Clustering Analysis using k-means, DBSCAN, and Evaluation Metrics in R

#1. Introduction In this tutorial, we demonstrate how to perform clustering analysis using the k-means and DBSCAN (Density-Based Spatial Clustering of Applications with Noise) algorithms. Additionally, we explore different methods such as the Elbow Method, Silhouette Method, and Gap Statistics to evaluate the optimal number of clusters. We use the famous Iris dataset for clustering without the species label and the multishapes dataset for DBSCAN clustering. #2. Required Libraries We first load the necessary libraries for the clustering analysis and visualization:

# Load necessary libraries
library(factoextra)
## Loading required package: ggplot2
## Welcome! Want to learn more? See two factoextra-related books at https://goo.gl/ve3WBa
library(NbClust)
library(fpc)
library(dbscan)
## 
## Attaching package: 'dbscan'
## The following object is masked from 'package:fpc':
## 
##     dbscan
## The following object is masked from 'package:stats':
## 
##     as.dendrogram
library(ggplot2)

#3. Scaling the Data

df<-iris[,-5]
df<-iris.scaled <- scale(df)
head(df,3)
##      Sepal.Length Sepal.Width Petal.Length Petal.Width
## [1,]   -0.8976739   1.0156020    -1.335752   -1.311052
## [2,]   -1.1392005  -0.1315388    -1.335752   -1.311052
## [3,]   -1.3807271   0.3273175    -1.392399   -1.311052

#4. Elbow Method for k-means The Elbow Method helps to identify the optimal number of clusters by plotting within-cluster sum of squares (WSS) against the number of clusters. A sharp bend (or “elbow”) in the graph indicates the ideal number of clusters.

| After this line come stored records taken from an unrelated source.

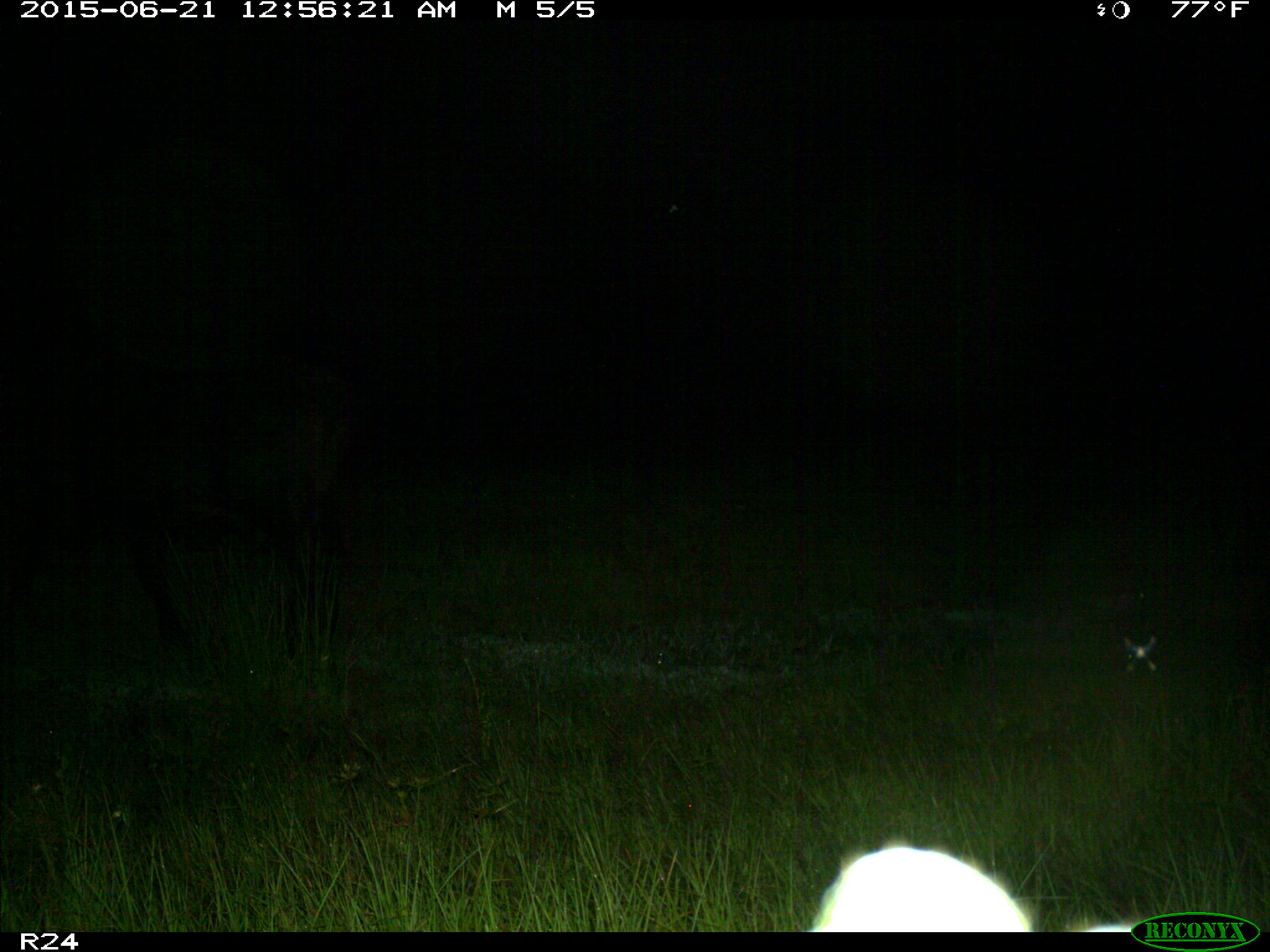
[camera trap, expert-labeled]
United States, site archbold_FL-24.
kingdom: Animalia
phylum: Chordata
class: Mammalia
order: Artiodactyla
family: Bovidae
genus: Bos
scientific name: Bos taurus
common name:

fviz_nbclust(df, kmeans, method = "wss") +
  geom_vline(xintercept = 3, linetype = 3) +  # 3 is the known number of clusters
  labs(subtitle = "ELBOW Method")

#5. DBSCAN Clustering DBSCAN is a density-based clustering algorithm that finds clusters based on the density of points. Here, we apply it to the multishapes dataset and visualize the clusters.

set.seed(123)
dbc <- fpc::dbscan(df, eps = 0.5, MinPts = 5)

fviz_cluster(dbc, data = df, stand = FALSE,
             ellipse = FALSE,
             show.clust.cent = FALSE,
             geom = "point", palette = "jco", ggtheme = theme_minimal())

print(dbc)
## dbscan Pts=150 MinPts=5 eps=0.5
##         0  1  2
## border 34  5 18
## seed    0 40 53
## total  34 45 71

#6. k-NN Distance Plot The k-NN distance plot helps in determining the appropriate eps value for DBSCAN by plotting the distance to the k nearest neighbors.

dbscan::kNNdistplot(df, k = 5)
abline(h = 0.5, lty = 3)  # The chosen eps value

#7. Silhouette Method The Silhouette Method evaluates the quality of clustering by measuring how similar each point is to its own cluster compared to other clusters. A high average silhouette width indicates a good clustering configuration.

fviz_nbclust(df, kmeans, method = "silhouette") +
  labs(subtitle = "SILHOUETTE METHOD")

#8. Gap Statistics Method The Gap Statistics method compares the total within intra-cluster variation for different numbers of clusters with the expected values under null reference distribution. It helps to select the number of clusters.

set.seed(123)
fviz_nbclust(df, kmeans, nstart = 25, method = "gap_stat", nboot = 50) +
  labs(subtitle = "GAP STATISTICS METHOD")

#9. Conclusion In this tutorial, we demonstrated how to perform clustering on the Iris dataset using k-means and DBSCAN. We also used methods like the Elbow Method, Silhouette Method, and Gap Statistics to evaluate the performance and determine the optimal number of clusters. DBSCAN was particularly useful for discovering clusters in the multishapes dataset.